### Problem details:
Below are records to retype exactly, except for the pictures.

Dataset records
::::
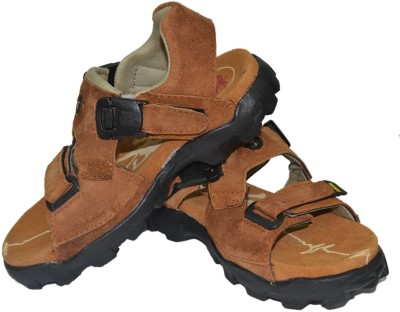 Tim Land Men Khaki Sandals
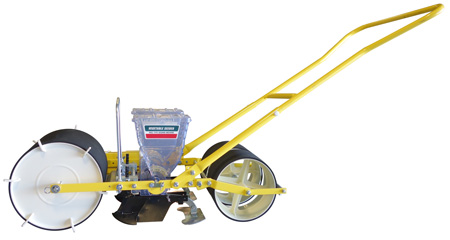 Clean Seeder AP2W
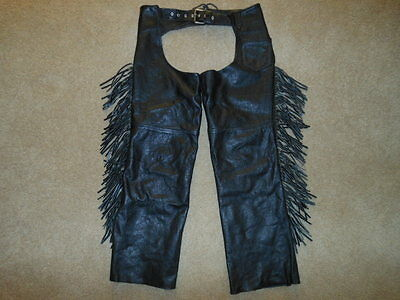 Steer Brand Vintage Fringed Leather Motorcycle Chaps Made In Usa Size Medium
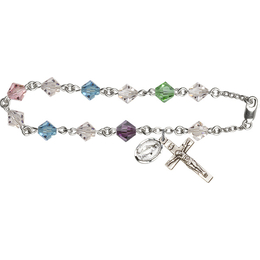 RB9587 Series Rosary Bracelet<br>Available in 2 Colors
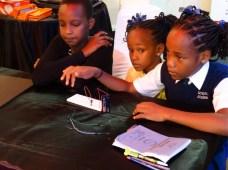 fundibots kids robotics africa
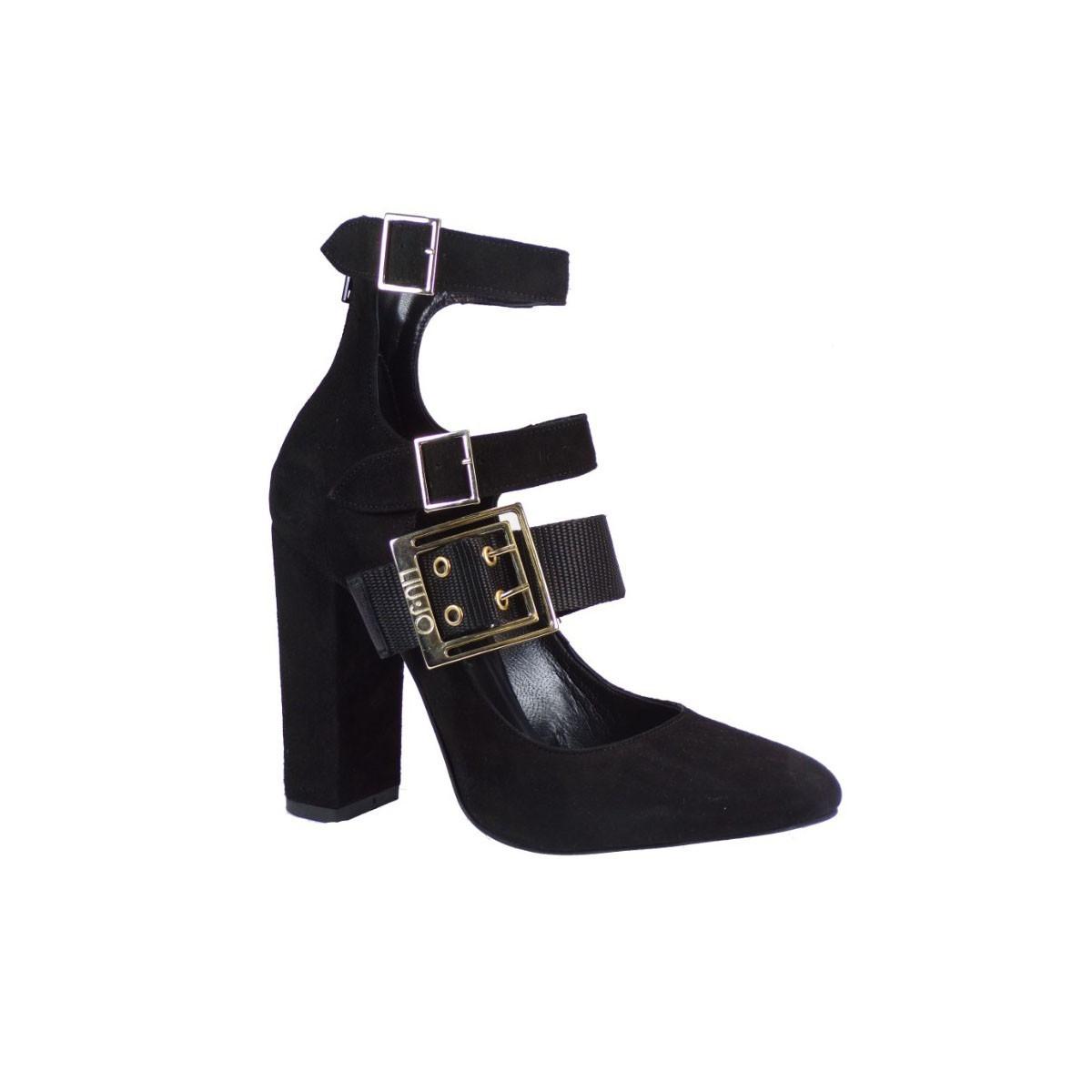 LIU JO DECOLLETE DONNA Γυναικεία Παπούτσια S67091 Μαύρο  11146c72482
::::
### Your solution:
 Tim Land Men Khaki Sandals
 Clean Seeder AP2W
 Steer Brand Vintage Fringed Leather Motorcycle Chaps Made In Usa Size Medium
 RB9587 Series Rosary Bracelet<br>Available in 2 Colors
 fundibots kids robotics africa
 LIU JO DECOLLETE DONNA Γυναικεία Παπούτσια S67091 Μαύρο  11146c72482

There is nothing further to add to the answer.